> Selected excerpt

· · · · · · ·

By this phase, v3.3 has been:

  • Validated by internal testing
  • Battle-tested by low-risk tenants
  • Patched multiple times (now on v3.3.5 or higher)

Why Batching:

  • Reduces blast radius if new issues emerge
  • Allows time for monitoring and rollback if needed
  • Spreads operational load across team

Phase 5: Enterprise/High-Risk Tenants (Month 2-3)

Who Waits:

  • Large enterprise customers (1000+ users)
  • High transaction volumes (can’t tolerate downtime)
  • Strict compliance requirements
  • Contractual SLAs for stability
  • Mission-critical workflows

Why They Wait:

  • They need proven stability (v3.3 has now been running for 1-2 months)
  • Compliance audits require stable releases
  • They schedule upgrades during their own maintenance windows (not ours)
  • They perform their own testing before upgrading

Process:

  1. Tenant requests upgrade (or we offer when ready)
  2. Tenant runs their own UAT on v3.3 in sandbox environment
  3. Tenant schedules maintenance window (often 3-6 months after release)
  4. We perform upgrade during their window
  5. Extended monitoring (72 hours post-upgrade)

By the time enterprise tenants upgrade, v3.3 might be on patch v3.3.8 with all bugs fixed.

Upgrade Mechanics: Database-Driven Version Switch

How Tenant Versions Change:

Version changes happen at the database level, not Helm level:

-- Before upgrade
SELECT tenant_id, version FROM tenants WHERE tenant_id = 'bigcorp';
-- Result: bigcorp | 3.1

-- During maintenance window
UPDATE tenants 
SET version = '3.3', updated_at = NOW() 
WHERE tenant_id = 'bigcorp';

-- After upgrade
SELECT tenant_id, version FROM tenants WHERE tenant_id = 'bigcorp';
-- Result: bigcorp | 3.3

YARP Cache Refresh:

Option 1: Wait for cache expiration (24 hours sliding window)

· · · · · · ·

> Your tasks
1: In the tenant upgrade excerpt, how long does extended monitoring last after an enterprise tenant is upgraded?
2: Write the next part of the tenant upgrade excerpt, picking up after its final line.
The data that comes after the tenant upgrade excerpt has nothing to do with it.

> Collected data

· · · · · · ·

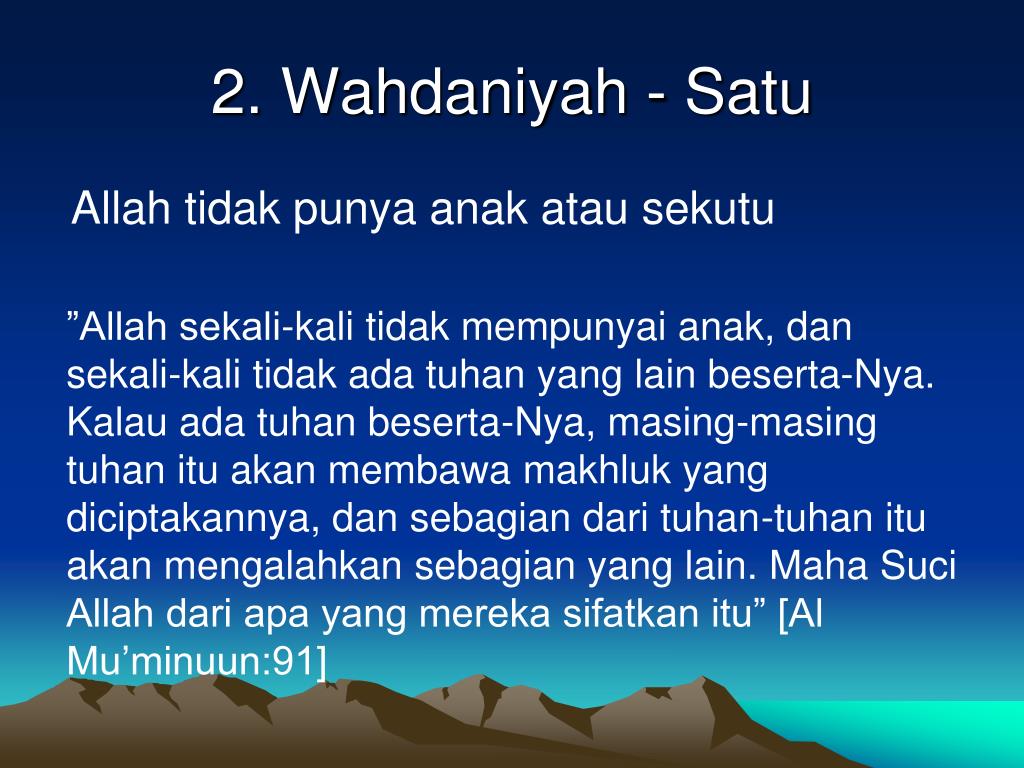 2. Wahdaniyah - Satu

Allah tidak punya anak atau sekutu

”Allah sekali-kali tidak mempunyai anak, dan sekali-kali tidak ada tuhan yang lain beserta-Nya. Kalau ada tuhan beserta-Nya, masing-masing tuhan itu akan membawa makhluk yang diciptakannya, dan sebagian dari tuhan-tuhan itu akan mengalahkan sebagian yang lain. Maha Suci Allah dari apa yang mereka sifatkan itu” [Al Mu’minuun:91]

· · · · · · ·

> Written responses
1: 72 hours post-upgrade.

2:
Option 2: Restart YARP pods to force immediate cache refresh:

kubectl rollout restart deployment yarp-router -n routing

Option 3: Call cache invalidation endpoint:

curl -X POST http://yarp-router.routing.svc.cluster.local/admin/cache/invalidate

Next Request Flow:

User: bigcorp.demodeck.xyz/api/products

YARP: Cache miss or invalidated

YARP: Call tenant-api for version

tenant-api: SELECT version FROM tenants WHERE tenant_id = 'bigcorp'

tenant-api: Returns "3.3"

YARP: Routes to product-api-v3-3-service:80

BigCorp now running on v3.3

Rollback:

If issues emerge, rollback is instant:

-- Rollback to previous version
UPDATE tenants 
SET version = '3.1' 
WHERE tenant_id = 'bigcorp';

-- Restart YARP or wait for cache refresh
kubectl rollout restart deployment yarp-router -n routing

Next request routes back to v3.1 pods. No Helm changes, no redeployment, no downtime.

Why This Phased Approach Works

For Early Adopters:

  • Get new features first
  • Help shape product direction
  • Accept slightly higher risk for early access

For Enterprise Customers:

  • Get proven stability
  • Upgrade on their schedule
  • Contractual SLAs protected

For Engineering Team:

  • Controlled rollout reduces blast radius
  • Early feedback before wide deployment
  • Time to fix bugs before enterprise exposure
  • No forced upgrades that risk churn

Key Insight: Not all tenants upgrade immediately. Low-risk tenants are early bug detectors. Enterprise tenants upgrade to stable releases only.


Tenant Onboarding: 30 Minutes from Request to Ready

Adding a new tenant to the system is now a matter of configuration, not infrastructure provisioning.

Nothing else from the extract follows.